Expresso meantime has gone into the research into nuclear fusion that Nuno Loureiro was working on before his untimely death.
The 47-year-old predicted that “the coming years will be exciting for us (at the Massachusetts Institute of Technology/ MIT) and for nuclear fusion”, which he believed would see a ‘decisive moment’ in the very short term (2026-2027).
Expresso explains that a new reactor (called SPARC) capable of ‘generating more energy than it consumes’ is about to make its ‘appearance’ as part of a partnership between the laboratory that Loureiro ran and Commonwealth Fusion Systems (CFS), a start-up born at MIT.
It was here that Loureiro believed ‘solutions to humanity’s greatest problems lie’.

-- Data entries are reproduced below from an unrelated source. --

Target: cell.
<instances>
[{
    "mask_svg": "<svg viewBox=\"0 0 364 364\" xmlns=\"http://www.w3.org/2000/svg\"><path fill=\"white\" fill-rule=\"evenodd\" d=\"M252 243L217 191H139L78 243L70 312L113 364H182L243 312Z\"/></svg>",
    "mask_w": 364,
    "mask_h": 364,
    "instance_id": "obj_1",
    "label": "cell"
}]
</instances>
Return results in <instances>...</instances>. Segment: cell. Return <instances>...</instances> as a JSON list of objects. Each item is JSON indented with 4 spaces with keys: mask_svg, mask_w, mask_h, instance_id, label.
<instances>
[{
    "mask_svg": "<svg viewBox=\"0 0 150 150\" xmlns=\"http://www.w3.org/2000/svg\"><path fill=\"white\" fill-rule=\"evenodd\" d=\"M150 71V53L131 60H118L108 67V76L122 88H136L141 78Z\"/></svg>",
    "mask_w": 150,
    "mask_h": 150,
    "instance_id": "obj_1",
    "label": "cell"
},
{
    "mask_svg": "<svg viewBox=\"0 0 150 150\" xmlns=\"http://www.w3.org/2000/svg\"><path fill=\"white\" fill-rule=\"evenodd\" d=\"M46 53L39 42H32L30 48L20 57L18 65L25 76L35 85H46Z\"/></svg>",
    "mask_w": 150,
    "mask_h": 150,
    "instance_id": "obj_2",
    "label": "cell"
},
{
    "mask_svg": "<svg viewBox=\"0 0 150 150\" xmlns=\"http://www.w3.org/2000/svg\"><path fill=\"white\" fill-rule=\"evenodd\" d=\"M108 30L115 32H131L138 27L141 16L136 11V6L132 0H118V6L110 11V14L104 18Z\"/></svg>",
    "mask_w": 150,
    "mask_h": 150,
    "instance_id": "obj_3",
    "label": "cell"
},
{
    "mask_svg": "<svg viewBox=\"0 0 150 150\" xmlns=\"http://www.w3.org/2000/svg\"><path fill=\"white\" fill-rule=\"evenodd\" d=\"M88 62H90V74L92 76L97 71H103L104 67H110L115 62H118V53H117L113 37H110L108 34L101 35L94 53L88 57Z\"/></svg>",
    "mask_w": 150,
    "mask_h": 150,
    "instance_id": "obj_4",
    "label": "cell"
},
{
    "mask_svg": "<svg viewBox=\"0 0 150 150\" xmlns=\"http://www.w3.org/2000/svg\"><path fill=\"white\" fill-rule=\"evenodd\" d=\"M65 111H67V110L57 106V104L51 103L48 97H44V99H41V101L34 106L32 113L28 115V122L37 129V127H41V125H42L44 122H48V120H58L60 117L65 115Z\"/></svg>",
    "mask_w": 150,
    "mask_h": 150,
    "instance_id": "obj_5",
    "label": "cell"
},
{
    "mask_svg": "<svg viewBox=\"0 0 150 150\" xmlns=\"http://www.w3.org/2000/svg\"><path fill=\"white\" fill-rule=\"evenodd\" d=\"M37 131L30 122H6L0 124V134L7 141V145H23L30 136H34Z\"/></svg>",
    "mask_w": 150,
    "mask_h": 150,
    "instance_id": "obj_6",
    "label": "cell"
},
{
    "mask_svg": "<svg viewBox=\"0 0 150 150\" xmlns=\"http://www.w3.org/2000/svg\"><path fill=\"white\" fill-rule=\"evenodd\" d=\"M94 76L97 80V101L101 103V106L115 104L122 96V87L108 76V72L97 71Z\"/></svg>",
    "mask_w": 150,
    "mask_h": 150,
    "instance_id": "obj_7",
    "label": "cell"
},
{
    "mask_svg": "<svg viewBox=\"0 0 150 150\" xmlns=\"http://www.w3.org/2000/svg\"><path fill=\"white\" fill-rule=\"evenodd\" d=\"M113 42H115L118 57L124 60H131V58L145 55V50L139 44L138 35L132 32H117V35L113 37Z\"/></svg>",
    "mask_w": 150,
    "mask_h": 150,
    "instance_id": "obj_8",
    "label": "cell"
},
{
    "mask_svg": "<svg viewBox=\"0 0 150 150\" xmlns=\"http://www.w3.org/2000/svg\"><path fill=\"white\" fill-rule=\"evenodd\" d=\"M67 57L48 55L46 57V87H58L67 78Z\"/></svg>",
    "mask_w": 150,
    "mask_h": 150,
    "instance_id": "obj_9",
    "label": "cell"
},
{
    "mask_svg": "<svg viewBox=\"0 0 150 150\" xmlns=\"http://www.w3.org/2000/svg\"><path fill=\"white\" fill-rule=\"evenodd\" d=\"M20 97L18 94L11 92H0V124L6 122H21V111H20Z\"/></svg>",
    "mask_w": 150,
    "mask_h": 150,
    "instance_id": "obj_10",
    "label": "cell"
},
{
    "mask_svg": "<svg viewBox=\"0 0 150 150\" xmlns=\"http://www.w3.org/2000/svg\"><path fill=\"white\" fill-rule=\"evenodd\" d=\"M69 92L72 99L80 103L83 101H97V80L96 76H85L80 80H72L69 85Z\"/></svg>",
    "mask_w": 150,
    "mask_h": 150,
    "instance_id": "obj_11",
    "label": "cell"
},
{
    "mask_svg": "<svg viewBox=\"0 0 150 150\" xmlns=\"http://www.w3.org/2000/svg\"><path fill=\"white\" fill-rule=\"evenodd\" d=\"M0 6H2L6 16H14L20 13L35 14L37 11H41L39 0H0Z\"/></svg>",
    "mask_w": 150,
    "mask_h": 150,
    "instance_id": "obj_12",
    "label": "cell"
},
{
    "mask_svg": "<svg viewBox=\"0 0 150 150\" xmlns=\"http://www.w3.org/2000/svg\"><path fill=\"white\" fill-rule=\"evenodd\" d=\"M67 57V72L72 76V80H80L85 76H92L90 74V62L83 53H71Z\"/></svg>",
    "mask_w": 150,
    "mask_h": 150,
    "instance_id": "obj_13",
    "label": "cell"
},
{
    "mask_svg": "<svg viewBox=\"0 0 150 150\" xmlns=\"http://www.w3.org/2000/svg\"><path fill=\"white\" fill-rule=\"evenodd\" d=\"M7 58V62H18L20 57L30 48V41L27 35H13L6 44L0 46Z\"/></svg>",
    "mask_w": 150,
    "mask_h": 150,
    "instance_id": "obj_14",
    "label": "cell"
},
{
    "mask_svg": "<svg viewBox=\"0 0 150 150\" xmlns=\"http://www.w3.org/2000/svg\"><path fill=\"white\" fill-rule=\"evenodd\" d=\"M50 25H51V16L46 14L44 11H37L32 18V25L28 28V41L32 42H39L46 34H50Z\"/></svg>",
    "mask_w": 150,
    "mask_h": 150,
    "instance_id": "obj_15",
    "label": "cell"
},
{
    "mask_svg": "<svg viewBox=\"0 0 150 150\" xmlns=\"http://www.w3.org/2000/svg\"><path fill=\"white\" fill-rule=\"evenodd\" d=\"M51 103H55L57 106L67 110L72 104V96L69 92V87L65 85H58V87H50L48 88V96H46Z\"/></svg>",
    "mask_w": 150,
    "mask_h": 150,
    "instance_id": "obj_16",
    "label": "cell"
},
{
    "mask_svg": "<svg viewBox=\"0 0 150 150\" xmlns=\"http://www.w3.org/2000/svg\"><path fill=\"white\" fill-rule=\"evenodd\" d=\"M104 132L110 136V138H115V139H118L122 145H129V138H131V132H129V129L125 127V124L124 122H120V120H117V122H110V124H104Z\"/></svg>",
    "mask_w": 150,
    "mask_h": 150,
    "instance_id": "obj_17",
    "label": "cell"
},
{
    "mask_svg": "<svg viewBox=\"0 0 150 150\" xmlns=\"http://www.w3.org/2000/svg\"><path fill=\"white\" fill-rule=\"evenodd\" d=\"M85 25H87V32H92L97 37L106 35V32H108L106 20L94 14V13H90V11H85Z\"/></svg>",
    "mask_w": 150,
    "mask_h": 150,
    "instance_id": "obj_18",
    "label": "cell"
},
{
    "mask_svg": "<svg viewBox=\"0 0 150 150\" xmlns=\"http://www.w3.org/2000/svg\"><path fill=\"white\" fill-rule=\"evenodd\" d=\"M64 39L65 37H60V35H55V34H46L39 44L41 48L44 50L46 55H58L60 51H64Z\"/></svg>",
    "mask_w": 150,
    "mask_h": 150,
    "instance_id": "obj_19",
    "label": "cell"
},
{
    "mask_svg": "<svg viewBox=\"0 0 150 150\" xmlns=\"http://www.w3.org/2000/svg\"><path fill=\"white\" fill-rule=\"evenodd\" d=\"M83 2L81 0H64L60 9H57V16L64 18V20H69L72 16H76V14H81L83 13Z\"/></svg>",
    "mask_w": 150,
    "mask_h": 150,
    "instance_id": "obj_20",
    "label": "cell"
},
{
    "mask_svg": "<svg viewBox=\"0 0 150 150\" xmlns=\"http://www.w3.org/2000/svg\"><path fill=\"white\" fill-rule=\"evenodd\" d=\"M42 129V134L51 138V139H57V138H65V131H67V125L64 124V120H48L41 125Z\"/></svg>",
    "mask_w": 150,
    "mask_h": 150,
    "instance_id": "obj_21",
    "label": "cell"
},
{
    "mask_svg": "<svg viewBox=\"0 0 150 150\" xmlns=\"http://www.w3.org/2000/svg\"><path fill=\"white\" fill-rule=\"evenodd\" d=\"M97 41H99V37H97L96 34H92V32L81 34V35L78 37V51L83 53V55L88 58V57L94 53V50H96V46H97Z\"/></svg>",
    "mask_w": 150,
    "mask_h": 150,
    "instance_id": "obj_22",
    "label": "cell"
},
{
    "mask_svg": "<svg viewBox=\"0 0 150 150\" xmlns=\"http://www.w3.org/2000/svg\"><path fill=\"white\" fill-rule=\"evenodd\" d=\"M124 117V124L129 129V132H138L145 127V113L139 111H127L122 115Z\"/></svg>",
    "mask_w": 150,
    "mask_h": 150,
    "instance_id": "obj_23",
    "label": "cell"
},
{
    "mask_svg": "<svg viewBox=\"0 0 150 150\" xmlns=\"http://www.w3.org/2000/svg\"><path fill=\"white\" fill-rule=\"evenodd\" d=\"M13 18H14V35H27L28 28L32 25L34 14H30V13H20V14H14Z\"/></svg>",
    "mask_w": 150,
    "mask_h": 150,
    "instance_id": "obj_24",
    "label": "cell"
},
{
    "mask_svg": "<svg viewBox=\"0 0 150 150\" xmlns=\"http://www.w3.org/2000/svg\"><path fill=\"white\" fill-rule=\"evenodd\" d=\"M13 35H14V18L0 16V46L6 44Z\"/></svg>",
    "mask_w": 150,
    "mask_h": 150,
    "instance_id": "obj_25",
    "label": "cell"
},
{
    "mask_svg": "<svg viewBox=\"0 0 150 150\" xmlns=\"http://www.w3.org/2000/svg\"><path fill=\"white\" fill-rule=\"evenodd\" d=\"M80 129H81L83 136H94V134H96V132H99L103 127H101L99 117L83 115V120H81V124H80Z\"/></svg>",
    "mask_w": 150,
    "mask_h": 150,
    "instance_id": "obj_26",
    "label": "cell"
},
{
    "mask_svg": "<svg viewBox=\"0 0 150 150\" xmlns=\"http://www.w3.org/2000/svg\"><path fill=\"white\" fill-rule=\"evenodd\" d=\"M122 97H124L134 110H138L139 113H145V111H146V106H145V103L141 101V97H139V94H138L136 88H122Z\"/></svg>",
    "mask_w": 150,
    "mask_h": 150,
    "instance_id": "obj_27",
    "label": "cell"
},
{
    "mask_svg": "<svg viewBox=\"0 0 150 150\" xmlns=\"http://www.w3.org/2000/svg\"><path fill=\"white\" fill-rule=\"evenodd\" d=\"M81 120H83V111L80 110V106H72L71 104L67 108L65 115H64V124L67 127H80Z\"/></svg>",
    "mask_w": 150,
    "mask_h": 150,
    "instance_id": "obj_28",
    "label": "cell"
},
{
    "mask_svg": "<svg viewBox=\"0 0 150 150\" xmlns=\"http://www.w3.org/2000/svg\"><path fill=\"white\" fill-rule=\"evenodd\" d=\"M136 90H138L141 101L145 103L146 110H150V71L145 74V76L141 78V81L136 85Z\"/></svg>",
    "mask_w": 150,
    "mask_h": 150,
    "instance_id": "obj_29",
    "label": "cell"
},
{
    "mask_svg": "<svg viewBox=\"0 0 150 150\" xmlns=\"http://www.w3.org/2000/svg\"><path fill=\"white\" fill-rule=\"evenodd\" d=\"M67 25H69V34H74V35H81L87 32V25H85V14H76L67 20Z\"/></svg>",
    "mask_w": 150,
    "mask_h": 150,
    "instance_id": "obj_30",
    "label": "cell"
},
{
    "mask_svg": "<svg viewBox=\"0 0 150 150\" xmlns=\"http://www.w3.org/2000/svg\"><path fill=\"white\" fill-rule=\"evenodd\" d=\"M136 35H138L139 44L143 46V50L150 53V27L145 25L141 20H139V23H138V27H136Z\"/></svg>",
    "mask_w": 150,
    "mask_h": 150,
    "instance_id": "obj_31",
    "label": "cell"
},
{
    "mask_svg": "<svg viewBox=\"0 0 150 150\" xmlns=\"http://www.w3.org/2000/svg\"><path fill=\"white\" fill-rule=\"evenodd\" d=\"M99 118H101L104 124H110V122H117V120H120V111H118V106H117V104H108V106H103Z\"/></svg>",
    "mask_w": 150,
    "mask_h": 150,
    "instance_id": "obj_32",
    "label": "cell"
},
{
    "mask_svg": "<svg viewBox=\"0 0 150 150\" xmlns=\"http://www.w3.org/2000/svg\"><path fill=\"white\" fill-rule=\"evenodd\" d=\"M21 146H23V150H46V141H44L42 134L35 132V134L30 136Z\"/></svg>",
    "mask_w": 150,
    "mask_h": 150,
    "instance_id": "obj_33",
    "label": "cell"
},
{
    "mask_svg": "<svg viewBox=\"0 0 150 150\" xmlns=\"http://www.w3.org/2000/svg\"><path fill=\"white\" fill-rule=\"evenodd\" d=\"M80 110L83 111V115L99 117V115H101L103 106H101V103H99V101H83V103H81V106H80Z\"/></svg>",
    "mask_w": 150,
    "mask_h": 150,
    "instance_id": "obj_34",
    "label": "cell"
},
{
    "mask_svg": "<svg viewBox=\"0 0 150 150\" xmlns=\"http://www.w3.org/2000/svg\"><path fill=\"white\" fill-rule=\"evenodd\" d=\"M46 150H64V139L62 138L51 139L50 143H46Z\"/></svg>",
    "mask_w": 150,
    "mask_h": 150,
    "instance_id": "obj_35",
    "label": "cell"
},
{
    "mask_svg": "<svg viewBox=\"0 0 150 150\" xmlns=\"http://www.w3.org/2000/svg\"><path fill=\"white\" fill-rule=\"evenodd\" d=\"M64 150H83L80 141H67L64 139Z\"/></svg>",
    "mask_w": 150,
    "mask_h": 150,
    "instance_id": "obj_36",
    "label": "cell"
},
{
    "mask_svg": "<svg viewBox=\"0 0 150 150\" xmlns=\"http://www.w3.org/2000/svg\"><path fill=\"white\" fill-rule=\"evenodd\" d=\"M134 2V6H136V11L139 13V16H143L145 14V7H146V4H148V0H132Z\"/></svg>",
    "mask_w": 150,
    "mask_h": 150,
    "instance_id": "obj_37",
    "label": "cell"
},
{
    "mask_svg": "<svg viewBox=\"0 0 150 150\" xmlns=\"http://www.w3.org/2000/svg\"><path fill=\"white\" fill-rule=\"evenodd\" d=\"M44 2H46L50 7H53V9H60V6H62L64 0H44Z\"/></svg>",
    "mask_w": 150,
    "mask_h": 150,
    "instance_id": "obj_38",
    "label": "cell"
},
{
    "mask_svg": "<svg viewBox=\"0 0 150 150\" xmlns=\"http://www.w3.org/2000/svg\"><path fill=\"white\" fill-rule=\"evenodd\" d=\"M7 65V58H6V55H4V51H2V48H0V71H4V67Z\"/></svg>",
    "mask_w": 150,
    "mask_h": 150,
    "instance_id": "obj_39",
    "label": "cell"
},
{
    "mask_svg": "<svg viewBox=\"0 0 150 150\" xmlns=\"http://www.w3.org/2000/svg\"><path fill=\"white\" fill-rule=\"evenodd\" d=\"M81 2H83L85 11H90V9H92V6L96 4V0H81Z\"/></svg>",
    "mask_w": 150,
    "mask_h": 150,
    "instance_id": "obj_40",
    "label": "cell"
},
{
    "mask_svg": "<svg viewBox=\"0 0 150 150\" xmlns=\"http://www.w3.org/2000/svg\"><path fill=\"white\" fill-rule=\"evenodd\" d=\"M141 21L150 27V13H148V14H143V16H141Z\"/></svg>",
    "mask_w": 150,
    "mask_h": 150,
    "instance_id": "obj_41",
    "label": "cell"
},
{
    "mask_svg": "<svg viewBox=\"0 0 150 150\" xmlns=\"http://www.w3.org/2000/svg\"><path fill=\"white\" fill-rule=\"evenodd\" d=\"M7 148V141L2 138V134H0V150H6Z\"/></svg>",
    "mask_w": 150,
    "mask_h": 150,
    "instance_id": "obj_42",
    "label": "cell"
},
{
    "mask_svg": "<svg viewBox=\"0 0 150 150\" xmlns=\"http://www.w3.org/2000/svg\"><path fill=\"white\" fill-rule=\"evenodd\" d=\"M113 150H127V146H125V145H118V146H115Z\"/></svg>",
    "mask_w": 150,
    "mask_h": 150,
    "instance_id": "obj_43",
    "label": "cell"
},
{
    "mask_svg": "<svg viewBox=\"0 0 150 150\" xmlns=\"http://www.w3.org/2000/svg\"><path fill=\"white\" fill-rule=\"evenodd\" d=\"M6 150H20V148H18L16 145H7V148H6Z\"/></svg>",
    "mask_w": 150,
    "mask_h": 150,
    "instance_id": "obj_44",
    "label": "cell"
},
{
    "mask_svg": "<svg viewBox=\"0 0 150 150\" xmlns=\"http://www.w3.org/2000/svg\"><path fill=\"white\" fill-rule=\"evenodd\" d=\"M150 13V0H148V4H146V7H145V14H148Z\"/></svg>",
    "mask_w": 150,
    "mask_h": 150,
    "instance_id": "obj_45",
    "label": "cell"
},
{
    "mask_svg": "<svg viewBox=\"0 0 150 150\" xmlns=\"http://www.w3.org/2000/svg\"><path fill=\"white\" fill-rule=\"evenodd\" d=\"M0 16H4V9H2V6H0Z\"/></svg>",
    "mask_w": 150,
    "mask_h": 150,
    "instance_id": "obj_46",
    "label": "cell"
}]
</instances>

Clearly, the project will not stop because of Nuno Loureiro’s death: Expresso describes the laboratory he was running as “one of the largest at MIT”. It will continue its work as the financing of investigation into nuclear fusion is booming. Even President Trump has announced a joint programme in the last few days.
As Nuno Loureiro insisted only last year: “Nuclear fusion will change the course of the History of Humanity. It is a complex problem, but it can be resolved with determination and ingenuity”.
How the horrors of the last seven days fit into this context is the big question. Was Cláudio Neves Valente simply laying ghosts of a troubled past to rest; or was there a more sinister agenda?
Italian site La Voce di New York refers to the fusion research sector having “faced warnings about attempted data theft and industrial espionage, prompting heightened concern within universities and federal agencies” in recent months.
“Against that backdrop, the killing of the head of a major U.S. research center has raised red flags” says the website.